DOCUMENT SEGMENT -

■ ■ ■ ■ ■

Making the Always On Availability Groups More Resilient to Transient Network Issues
More and more companies are adopting the Always On Availability Groups as their HA/DR architecture for the SQL Server databases. While this comes with a lot of advantages—less downtime, use of the secondary replica to offload your read-only queries (depending on your licensing model)—it still comes with challenges: network and connectivity between nodes.
“Common” unexpected failure events
Most of the unexpected failover events which we had recently investigated could have been avoided by small changes to the cluster/AG role properties.
In the below example, the downtime was just two seconds, but it closed all application connections and led the running SQL agent jobs to fail (extract from the SQL errorlog file):
2021-05-25 04:47:52.93 Server The state of the local availability replica in availability group 'AG' has changed from 'PRIMARY_NORMAL' to 'RESOLVING_NORMAL'. The replica state changed because of either a startup, a failover, a communication issue, or a cluster error. 2021-05-25 04:47:54.91 spid52 The state of the local availability replica in availability group 'AG' has changed from 'RESOLVING_NORMAL' to 'PRIMARY_PENDING'. The replica state changed because of either a startup, a failover, a communication issue, or a cluster error. 2021-05-25 04:47:54.92 Server The state of the local availability replica in availability group 'AG' has changed from 'PRIMARY_PENDING' to 'PRIMARY_NORMAL'. The replica state changed because of either a startup, a failover, a communication issue, or a cluster error.

■ ■ ■ ■ ■

Extracted page text data:
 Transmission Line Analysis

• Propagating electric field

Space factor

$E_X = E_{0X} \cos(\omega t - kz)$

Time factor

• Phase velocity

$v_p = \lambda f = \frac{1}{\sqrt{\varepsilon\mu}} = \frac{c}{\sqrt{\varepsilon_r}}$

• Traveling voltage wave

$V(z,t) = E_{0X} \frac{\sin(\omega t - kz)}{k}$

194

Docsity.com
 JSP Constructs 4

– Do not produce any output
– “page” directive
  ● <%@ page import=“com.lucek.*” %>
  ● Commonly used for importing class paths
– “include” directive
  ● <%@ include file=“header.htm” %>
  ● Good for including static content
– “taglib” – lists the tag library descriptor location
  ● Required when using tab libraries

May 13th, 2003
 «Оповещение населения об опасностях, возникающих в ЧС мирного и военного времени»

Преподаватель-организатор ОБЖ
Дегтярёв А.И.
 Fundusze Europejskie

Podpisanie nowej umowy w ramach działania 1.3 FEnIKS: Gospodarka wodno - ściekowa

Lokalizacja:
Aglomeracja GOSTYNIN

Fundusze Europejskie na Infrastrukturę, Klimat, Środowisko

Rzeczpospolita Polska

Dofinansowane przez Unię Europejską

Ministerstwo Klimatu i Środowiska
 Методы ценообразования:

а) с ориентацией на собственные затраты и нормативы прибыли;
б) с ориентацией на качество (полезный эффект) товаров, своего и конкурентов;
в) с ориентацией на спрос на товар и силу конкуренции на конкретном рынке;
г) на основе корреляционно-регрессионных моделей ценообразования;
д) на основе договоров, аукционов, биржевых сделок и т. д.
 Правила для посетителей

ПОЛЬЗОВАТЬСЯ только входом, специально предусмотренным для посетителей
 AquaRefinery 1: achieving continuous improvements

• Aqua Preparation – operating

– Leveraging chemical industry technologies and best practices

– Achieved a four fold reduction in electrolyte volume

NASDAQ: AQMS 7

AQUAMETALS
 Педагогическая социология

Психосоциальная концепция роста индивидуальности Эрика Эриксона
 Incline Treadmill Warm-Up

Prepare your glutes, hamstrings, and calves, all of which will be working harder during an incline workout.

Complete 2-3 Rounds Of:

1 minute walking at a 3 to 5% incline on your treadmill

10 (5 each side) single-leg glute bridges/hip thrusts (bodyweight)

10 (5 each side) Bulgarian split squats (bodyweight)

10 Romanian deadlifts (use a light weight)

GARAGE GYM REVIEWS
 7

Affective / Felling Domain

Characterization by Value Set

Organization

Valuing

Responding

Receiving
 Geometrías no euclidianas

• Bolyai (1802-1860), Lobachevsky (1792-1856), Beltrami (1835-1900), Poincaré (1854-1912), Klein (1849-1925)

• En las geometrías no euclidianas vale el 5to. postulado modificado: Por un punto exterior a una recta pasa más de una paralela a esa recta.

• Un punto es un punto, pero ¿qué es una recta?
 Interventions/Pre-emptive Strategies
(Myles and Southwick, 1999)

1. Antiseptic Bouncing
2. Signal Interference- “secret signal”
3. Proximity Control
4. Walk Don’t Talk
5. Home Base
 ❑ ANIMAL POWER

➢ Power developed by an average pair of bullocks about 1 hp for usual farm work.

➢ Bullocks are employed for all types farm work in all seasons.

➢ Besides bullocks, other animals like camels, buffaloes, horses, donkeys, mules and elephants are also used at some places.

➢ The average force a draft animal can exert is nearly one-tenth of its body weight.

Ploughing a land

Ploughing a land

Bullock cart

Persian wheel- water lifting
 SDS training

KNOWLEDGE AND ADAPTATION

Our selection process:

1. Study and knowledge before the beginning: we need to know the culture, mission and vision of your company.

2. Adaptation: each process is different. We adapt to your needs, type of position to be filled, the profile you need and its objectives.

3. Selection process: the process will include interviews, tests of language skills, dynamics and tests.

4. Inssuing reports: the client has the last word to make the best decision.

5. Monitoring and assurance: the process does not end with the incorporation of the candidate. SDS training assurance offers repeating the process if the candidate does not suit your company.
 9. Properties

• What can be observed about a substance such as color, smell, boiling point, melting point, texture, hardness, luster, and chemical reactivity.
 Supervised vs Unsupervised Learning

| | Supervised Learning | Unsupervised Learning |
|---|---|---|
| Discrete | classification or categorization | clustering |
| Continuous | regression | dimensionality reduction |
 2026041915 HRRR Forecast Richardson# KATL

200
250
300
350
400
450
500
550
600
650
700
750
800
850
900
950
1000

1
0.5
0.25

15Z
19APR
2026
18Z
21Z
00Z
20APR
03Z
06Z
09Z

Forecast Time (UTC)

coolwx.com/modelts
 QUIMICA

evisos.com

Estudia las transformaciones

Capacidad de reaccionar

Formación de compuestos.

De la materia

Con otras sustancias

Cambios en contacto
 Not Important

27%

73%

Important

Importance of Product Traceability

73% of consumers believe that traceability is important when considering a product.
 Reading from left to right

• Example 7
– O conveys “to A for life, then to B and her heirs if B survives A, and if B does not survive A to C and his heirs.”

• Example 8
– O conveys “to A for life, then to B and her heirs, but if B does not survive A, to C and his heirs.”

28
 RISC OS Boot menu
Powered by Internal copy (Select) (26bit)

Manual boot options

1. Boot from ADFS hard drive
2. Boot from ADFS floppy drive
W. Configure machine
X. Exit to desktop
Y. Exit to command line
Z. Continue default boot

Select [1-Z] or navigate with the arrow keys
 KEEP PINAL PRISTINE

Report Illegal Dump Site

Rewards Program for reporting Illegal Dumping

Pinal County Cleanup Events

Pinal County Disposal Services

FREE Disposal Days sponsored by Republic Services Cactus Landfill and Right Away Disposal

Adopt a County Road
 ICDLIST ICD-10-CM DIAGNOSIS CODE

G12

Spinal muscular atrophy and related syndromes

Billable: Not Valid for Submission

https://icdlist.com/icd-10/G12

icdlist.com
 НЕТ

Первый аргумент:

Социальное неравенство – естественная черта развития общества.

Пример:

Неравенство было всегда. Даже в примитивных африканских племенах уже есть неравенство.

■ ■ ■ ■ ■

COMPLETE THE FOLLOWING -
1. According to the errorlog extract in the Availability Groups article, what possible causes can make the replica state change? List every one.
2. Transcribe everything in the Availability Groups article from "Making the Always" down to "cluster/AG role properties.".

WRITTEN RESPONSES -
1.
- A startup
- A failover
- A communication issue
- A cluster error

2.
Making the Always On Availability Groups More Resilient to Transient Network Issues
More and more companies are adopting the Always On Availability Groups as their HA/DR architecture for the SQL Server databases. While this comes with a lot of advantages—less downtime, use of the secondary replica to offload your read-only queries (depending on your licensing model)—it still comes with challenges: network and connectivity between nodes.
“Common” unexpected failure events
Most of the unexpected failover events which we had recently investigated could have been avoided by small changes to the cluster/AG role properties.